Crónica de Alexandre Honrado
Pós-memória
Confesso-me profundamente desiludido, triste, empurrado pelo vento fabricado pelas máquinas ideológicas que escondem as brisas e os furacões que a natureza produz e oferece gratuitamente.
Sempre achei que a inteligência, a cultura, a palavra, podiam aliar-se para benefício humano, contrariando séculos de barbárie e de ignorância, de soluções rudes, básicas e ignorantes, a resposta pela brutalidade, na ponta dos punhos e das armas.
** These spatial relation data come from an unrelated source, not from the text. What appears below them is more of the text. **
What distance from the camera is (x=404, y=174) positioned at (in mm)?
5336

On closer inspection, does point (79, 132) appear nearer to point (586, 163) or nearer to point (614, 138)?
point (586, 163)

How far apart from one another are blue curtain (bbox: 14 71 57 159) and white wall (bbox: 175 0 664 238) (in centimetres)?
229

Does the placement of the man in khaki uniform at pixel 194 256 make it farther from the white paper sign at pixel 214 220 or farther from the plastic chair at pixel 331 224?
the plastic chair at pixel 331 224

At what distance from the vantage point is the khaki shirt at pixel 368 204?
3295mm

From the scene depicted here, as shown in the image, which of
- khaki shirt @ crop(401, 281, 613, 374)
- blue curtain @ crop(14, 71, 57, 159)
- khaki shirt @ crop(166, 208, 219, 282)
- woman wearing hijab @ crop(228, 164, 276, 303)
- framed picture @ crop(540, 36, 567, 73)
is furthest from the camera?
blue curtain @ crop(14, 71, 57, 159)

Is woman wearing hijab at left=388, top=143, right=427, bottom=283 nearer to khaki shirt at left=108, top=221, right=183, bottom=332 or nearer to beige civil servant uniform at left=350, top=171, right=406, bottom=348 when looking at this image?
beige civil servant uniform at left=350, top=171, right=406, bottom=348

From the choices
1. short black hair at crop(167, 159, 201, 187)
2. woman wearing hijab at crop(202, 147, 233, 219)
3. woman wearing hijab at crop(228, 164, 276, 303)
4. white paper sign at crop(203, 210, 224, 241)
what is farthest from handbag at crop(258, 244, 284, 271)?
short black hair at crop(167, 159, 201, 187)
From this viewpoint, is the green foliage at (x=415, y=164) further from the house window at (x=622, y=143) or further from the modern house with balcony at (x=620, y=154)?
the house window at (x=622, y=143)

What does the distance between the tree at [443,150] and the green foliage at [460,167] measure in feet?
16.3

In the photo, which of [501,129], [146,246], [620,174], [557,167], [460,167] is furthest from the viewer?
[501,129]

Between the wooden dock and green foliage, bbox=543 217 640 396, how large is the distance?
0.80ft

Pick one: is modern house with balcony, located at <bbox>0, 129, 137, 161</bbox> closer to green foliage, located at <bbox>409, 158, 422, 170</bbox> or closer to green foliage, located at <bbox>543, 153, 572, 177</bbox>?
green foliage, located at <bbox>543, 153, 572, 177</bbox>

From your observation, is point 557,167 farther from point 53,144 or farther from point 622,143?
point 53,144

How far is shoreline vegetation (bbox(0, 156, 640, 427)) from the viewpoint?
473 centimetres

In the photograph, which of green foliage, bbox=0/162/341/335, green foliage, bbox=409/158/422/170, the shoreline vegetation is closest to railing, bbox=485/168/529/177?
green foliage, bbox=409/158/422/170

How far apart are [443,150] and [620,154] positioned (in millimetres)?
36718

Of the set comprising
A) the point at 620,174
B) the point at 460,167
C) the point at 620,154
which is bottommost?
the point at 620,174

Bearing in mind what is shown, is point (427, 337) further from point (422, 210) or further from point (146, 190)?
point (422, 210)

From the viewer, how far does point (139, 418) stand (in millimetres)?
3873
Era uma utopia minha que com o avanço histórico e cultural da Humanidade a humanidade se encontrasse, fizesse um acampamento de paz e em torno da fogueira morna dos projetos de bem comum e encontrasse soluções de caminhos pacíficos e em conjunto. Não esperava ver arruaceiros sem causa a partirem montras e a incendiarem propriedade alheia, gente a esmurrar-se em recintos desportivos que pela sua natureza seriam de competição e de apaziguamentos, facas a matarem inocentes, armas de fogo nas mãos de gente insana, líderes políticos tresmalhados como reses atiçadas, escolas onde não se quer aprender, saúde que se quer privatizar, líderes espirituais sem espiritualidade, ícones da sapiência com comportamentos reles e ignorantes, a morte dos últimos heróis, a censura a regressar como ameaça a quem pensa livremente, a cultura da morte, da exclusão, da ecranização, matando, aprisionando e cegando os seres humanos.
Nunca pensei que se abrisse a casa da democracia aos seus traidores e detratores, nunca pensei que fossemos alvo de tão grandes ultrajes, de tanta mesquinhez, de tanta estupidez.
Não sei o que ficará das memórias do presente. Alguém por certo virá cobrir de cal os mortos da última razão, da última resistência. A pós-memória pode ser um imenso prato vazio, um poço seco, um planeta reduzido a uma rocha perdida no espaço.